* Texte extrait *
↓↓↓
Menu
Libération
Critique

«Paranormal activity» : le bingo de l’horreur

hiiiiiiiiiii! Réalisé avec trois bouts de ficelle, le film fantastique d’Oren Peli a explosé le box-office américain. Récit.
par Bruno Icher
publié le 2 décembre 2009 à 0h00

Oren Peli n'est pas très causant. A sa décharge, ce garçon est amené à raconter la même histoire depuis des mois, un exercice de nature à fatiguer les plus coriaces. Le destin presque miraculeux de son film, Paranormal Activity, passionne tout le monde. Et pour cause. Quand un parfait inconnu de 39 ans, ex-programmateur de jeux vidéo, fait un carton monumental avec un film tourné à une seule caméra dans sa propre maison, le tout avec 11 000 dollars (7 300 euros), ça engendre une certaine curiosité.
↑↑↑
* Documents sources *
↓↓↓
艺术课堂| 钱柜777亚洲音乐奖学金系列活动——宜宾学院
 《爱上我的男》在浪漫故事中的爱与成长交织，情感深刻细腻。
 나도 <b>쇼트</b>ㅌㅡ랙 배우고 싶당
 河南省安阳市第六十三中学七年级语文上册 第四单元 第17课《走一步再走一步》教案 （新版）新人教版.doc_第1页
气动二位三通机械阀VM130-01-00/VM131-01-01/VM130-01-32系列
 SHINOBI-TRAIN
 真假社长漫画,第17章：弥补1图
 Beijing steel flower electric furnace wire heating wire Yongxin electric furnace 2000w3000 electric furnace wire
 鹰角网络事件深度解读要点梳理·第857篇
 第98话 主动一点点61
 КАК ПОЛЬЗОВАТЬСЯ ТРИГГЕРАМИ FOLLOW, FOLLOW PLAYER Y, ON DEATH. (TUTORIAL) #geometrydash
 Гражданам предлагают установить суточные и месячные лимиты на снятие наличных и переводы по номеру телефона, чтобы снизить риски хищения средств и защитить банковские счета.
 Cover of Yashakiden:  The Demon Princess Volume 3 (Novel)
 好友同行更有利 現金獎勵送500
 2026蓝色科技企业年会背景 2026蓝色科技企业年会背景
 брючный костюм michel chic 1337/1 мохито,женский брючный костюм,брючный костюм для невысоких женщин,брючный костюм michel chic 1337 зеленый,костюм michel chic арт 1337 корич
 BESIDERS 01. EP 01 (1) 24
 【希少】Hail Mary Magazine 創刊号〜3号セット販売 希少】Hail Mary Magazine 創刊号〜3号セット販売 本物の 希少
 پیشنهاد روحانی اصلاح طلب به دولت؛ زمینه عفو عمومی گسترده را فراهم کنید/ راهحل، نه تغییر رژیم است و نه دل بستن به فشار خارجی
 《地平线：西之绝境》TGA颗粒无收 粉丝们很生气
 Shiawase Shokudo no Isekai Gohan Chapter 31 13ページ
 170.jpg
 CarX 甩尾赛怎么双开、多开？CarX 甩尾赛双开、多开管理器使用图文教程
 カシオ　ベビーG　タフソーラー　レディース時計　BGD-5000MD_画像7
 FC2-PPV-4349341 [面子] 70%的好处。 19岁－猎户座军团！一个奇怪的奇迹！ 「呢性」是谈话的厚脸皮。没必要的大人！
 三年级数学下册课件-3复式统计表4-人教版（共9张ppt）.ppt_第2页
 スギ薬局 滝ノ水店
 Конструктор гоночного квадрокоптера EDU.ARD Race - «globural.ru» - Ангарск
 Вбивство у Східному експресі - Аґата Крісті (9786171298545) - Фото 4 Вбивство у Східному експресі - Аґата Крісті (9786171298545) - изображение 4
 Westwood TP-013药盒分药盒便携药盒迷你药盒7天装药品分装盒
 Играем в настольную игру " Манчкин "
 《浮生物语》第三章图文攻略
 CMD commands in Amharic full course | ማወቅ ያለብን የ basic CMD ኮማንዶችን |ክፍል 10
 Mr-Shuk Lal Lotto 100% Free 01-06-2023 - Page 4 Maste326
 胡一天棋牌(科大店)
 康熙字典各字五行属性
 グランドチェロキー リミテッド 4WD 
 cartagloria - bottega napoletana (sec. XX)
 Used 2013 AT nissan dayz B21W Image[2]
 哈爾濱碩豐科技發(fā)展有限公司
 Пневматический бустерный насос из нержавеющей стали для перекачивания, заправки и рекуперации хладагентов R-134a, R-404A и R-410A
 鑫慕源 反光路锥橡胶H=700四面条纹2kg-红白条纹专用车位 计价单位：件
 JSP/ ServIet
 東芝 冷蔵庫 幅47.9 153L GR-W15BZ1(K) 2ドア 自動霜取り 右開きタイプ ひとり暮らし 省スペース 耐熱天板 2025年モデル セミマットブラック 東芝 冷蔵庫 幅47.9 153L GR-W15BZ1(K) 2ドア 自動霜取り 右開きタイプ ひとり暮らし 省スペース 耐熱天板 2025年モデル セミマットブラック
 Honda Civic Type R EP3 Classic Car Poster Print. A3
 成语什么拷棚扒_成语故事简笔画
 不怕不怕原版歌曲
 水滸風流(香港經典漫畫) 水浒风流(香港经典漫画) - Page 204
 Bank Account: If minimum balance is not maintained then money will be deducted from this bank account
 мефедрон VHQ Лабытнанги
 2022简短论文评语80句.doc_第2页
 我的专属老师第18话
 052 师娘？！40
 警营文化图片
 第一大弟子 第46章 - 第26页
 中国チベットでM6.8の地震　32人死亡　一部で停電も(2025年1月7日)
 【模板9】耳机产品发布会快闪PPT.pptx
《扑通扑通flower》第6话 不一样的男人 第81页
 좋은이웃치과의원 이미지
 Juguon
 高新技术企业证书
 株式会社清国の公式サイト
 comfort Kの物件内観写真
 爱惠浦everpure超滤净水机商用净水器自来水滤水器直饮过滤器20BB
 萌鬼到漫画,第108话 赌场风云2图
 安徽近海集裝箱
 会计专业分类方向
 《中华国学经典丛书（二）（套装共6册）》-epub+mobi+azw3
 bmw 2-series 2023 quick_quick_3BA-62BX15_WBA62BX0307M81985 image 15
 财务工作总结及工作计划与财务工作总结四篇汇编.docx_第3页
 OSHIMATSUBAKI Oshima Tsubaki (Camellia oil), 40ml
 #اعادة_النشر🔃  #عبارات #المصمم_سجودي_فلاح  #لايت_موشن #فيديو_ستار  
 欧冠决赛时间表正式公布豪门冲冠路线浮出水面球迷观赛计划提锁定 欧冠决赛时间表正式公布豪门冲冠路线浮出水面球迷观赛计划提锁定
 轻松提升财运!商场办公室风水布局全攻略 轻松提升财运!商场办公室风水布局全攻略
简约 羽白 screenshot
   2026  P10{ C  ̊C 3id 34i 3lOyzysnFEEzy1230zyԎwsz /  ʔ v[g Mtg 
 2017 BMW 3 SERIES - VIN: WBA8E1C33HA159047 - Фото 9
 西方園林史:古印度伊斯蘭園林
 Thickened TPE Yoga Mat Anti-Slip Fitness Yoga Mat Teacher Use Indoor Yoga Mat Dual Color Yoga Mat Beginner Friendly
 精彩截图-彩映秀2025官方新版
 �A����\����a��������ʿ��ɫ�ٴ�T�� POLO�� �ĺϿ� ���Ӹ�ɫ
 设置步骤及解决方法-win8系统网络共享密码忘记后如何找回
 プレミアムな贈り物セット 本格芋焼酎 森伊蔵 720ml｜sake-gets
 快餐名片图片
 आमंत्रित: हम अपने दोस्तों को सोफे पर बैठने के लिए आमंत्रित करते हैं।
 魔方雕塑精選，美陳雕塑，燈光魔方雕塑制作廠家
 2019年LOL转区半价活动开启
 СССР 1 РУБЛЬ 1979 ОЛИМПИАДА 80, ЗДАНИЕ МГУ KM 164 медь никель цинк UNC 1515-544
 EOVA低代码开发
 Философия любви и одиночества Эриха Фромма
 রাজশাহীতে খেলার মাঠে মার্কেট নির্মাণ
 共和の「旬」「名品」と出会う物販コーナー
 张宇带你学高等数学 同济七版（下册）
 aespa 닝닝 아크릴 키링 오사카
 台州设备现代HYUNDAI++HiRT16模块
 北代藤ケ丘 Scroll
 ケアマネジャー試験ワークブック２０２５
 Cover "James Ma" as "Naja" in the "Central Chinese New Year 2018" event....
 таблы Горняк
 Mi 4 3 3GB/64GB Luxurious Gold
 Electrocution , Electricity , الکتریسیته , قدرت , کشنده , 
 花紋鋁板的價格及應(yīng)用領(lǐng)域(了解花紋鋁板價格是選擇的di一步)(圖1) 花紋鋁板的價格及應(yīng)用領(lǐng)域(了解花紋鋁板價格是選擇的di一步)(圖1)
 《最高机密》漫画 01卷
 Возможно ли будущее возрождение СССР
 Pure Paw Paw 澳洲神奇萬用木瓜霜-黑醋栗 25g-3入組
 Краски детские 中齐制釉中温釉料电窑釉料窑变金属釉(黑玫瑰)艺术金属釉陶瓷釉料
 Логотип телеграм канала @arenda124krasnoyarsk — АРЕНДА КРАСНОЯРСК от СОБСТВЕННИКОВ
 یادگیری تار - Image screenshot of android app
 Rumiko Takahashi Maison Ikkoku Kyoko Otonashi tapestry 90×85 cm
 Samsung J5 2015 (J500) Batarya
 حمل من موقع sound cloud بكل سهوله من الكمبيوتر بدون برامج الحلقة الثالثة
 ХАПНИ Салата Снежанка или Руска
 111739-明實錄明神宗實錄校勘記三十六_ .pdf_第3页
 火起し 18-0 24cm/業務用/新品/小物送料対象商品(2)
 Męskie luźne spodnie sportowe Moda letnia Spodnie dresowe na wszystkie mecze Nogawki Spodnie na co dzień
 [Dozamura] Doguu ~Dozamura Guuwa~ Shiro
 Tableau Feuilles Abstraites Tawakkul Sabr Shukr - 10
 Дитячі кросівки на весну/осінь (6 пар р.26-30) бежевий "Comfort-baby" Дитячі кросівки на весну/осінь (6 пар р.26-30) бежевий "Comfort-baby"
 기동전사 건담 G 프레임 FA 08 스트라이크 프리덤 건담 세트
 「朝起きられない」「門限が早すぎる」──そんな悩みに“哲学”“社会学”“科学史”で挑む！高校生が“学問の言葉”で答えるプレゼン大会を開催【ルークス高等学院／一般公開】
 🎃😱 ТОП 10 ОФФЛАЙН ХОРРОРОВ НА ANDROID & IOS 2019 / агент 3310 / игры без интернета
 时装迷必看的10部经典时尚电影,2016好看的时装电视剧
↑↑↑
* Travail demandé *
(1) Dans l'article, relevez tous les nombres écrits en chiffres dans le paragraphe qui commence par « Oren Peli n'est pas très causant ».
(2) Recopiez le passage de l'article allant de « Oren Peli n'est » à « une certaine curiosité. ».

* Réponses par consigne *
(1) 39 ; 11 000 ; 7 300

(2)
Oren Peli n'est pas très causant. A sa décharge, ce garçon est amené à raconter la même histoire depuis des mois, un exercice de nature à fatiguer les plus coriaces. Le destin presque miraculeux de son film, Paranormal Activity, passionne tout le monde. Et pour cause. Quand un parfait inconnu de 39 ans, ex-programmateur de jeux vidéo, fait un carton monumental avec un film tourné à une seule caméra dans sa propre maison, le tout avec 11 000 dollars (7 300 euros), ça engendre une certaine curiosité.